**Exercise brief**.
Up to and including the line that contains "CHOOSE THE PROGRAM", repeat each line of the data exactly, starting from the first.

**Given records**.
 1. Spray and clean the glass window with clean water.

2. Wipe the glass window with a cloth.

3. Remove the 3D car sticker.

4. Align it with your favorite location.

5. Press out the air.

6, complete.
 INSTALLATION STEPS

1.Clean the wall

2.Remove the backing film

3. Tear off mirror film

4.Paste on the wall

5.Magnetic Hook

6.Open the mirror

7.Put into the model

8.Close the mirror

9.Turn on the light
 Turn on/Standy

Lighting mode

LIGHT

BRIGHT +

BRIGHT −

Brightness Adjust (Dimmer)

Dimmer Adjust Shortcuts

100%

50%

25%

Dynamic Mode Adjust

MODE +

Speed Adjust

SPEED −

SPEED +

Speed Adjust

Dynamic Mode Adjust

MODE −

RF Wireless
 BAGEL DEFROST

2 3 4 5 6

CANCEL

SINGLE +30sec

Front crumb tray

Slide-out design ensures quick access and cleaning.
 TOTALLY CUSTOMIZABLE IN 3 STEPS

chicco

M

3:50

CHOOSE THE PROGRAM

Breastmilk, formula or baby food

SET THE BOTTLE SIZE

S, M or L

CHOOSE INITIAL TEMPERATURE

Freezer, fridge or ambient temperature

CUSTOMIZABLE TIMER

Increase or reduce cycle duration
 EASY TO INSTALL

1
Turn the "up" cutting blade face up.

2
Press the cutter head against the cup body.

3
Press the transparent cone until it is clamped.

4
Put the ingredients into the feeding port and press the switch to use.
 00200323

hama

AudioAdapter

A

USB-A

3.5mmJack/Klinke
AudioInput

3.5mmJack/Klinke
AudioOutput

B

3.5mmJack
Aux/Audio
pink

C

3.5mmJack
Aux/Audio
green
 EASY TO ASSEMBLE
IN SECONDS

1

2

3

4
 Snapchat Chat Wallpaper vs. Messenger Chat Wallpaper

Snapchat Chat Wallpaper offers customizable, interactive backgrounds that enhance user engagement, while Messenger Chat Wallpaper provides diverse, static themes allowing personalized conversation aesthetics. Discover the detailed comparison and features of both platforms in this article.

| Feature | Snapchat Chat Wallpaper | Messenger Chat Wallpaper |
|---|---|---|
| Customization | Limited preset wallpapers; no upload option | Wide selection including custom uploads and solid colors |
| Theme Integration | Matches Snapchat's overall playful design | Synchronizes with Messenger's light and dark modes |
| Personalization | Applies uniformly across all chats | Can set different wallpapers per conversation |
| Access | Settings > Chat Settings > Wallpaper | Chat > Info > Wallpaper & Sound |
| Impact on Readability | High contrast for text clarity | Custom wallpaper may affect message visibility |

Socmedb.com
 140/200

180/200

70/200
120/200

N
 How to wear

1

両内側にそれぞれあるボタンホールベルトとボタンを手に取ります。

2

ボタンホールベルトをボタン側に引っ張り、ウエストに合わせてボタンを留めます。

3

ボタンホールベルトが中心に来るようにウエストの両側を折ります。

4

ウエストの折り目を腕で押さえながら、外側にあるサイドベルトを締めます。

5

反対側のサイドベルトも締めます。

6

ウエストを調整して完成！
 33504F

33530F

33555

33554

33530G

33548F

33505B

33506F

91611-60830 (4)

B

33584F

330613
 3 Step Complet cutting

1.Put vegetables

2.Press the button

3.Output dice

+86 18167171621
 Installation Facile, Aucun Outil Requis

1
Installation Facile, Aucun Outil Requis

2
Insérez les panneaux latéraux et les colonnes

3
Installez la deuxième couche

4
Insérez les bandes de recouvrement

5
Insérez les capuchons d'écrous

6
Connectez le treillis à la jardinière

**Output below**.
 1. Spray and clean the glass window with clean water.

2. Wipe the glass window with a cloth.

3. Remove the 3D car sticker.

4. Align it with your favorite location.

5. Press out the air.

6, complete.
 INSTALLATION STEPS

1.Clean the wall

2.Remove the backing film

3. Tear off mirror film

4.Paste on the wall

5.Magnetic Hook

6.Open the mirror

7.Put into the model

8.Close the mirror

9.Turn on the light
 Turn on/Standy

Lighting mode

LIGHT

BRIGHT +

BRIGHT −

Brightness Adjust (Dimmer)

Dimmer Adjust Shortcuts

100%

50%

25%

Dynamic Mode Adjust

MODE +

Speed Adjust

SPEED −

SPEED +

Speed Adjust

Dynamic Mode Adjust

MODE −

RF Wireless
 BAGEL DEFROST

2 3 4 5 6

CANCEL

SINGLE +30sec

Front crumb tray

Slide-out design ensures quick access and cleaning.
 TOTALLY CUSTOMIZABLE IN 3 STEPS

chicco

M

3:50

CHOOSE THE PROGRAM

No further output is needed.